→ **Do this**
Collect every line in the records below that contains the word "image", with uppercase and lowercase treated as different.

→ **Exercise input**

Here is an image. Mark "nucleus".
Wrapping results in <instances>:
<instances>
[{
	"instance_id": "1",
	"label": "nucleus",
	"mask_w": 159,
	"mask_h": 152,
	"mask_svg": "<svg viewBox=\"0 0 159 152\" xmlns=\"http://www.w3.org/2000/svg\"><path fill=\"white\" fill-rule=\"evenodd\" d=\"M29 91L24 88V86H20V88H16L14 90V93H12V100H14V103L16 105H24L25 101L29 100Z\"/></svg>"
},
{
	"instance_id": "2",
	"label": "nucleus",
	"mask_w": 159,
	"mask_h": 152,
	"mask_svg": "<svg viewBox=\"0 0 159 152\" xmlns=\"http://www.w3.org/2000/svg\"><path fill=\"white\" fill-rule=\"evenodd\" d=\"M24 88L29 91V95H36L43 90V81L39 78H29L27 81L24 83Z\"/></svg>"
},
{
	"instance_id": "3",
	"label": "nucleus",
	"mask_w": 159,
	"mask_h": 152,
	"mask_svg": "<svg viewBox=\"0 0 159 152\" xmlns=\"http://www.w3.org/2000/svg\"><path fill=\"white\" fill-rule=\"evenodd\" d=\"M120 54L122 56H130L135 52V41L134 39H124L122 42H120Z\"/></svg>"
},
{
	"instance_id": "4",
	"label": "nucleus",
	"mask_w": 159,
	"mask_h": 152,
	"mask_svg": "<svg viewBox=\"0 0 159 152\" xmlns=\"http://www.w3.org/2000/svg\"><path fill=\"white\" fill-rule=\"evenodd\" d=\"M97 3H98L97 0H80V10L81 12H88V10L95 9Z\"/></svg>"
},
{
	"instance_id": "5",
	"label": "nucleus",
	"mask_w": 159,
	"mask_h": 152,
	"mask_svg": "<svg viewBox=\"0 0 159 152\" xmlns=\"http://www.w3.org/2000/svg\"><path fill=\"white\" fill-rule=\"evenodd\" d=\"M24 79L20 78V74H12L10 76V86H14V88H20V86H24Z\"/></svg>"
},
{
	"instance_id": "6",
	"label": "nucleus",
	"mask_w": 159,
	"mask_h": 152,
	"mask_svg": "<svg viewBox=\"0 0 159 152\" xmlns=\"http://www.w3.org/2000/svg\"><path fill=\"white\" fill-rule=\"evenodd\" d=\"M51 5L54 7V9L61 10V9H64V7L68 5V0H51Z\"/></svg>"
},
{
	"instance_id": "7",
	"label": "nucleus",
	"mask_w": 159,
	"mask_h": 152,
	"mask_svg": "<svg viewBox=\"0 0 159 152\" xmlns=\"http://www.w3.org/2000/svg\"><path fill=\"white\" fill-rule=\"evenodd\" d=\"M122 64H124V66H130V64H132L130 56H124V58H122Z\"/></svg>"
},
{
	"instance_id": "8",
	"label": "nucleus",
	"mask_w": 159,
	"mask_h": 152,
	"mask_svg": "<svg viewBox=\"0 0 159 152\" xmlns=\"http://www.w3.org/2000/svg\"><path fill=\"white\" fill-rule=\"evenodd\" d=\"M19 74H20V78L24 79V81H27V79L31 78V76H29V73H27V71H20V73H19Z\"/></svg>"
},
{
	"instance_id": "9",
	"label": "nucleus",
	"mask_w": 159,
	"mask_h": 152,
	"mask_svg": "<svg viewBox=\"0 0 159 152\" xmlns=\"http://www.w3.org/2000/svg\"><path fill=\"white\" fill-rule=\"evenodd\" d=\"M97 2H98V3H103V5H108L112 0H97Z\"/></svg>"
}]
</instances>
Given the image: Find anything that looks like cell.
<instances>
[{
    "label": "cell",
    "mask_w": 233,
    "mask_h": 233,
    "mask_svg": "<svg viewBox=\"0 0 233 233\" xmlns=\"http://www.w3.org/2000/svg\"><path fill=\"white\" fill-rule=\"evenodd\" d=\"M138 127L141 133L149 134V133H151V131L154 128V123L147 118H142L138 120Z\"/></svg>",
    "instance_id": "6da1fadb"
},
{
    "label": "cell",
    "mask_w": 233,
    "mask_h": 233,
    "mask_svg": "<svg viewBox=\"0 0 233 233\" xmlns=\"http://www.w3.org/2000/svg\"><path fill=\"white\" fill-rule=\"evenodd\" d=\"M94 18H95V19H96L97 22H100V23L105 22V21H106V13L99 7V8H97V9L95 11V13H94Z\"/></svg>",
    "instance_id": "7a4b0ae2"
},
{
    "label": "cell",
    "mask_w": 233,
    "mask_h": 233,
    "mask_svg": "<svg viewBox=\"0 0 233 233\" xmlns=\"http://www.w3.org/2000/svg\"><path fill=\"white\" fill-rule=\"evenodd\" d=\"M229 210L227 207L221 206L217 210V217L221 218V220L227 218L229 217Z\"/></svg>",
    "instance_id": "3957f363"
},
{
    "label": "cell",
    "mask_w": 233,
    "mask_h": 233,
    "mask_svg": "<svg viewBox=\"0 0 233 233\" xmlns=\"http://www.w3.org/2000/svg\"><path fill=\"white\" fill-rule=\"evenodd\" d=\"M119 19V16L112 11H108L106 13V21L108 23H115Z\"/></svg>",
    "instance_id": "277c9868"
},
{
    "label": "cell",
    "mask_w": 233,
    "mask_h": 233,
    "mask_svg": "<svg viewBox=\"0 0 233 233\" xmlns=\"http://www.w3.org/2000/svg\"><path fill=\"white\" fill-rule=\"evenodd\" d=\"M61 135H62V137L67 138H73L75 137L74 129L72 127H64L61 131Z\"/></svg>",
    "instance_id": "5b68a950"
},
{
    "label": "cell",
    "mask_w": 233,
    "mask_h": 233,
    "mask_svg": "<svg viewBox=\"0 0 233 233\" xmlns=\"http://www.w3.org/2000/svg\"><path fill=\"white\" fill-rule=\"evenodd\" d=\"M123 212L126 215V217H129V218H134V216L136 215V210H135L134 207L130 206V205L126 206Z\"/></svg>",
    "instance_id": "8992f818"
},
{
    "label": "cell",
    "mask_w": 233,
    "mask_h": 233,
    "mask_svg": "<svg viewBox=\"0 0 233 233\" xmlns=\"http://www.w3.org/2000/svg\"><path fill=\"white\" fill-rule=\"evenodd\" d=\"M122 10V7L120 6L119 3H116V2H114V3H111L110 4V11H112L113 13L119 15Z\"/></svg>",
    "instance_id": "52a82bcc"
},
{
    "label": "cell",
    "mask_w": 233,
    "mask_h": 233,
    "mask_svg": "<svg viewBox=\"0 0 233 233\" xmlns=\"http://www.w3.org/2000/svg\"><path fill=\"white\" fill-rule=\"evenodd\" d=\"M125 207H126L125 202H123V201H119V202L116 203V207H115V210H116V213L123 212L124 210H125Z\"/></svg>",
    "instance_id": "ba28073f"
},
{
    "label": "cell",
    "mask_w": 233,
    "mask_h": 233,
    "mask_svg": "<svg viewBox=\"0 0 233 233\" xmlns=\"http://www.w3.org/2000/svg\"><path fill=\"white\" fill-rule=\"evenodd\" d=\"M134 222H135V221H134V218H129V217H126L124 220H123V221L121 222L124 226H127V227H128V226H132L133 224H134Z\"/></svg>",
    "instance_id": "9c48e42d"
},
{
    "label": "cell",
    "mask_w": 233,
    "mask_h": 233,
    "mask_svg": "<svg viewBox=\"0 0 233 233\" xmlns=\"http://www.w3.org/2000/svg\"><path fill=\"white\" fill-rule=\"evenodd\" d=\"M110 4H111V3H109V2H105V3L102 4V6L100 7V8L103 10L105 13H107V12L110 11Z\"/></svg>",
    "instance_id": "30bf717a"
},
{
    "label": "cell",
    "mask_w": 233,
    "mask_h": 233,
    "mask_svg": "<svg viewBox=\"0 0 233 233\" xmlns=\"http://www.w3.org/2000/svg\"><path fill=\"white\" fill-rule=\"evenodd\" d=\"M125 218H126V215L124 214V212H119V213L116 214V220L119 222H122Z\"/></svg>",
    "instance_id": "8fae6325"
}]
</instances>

→ **Finished answer**
Here is an image. Mark "nucleus".
Given the image: Find anything that looks like cell.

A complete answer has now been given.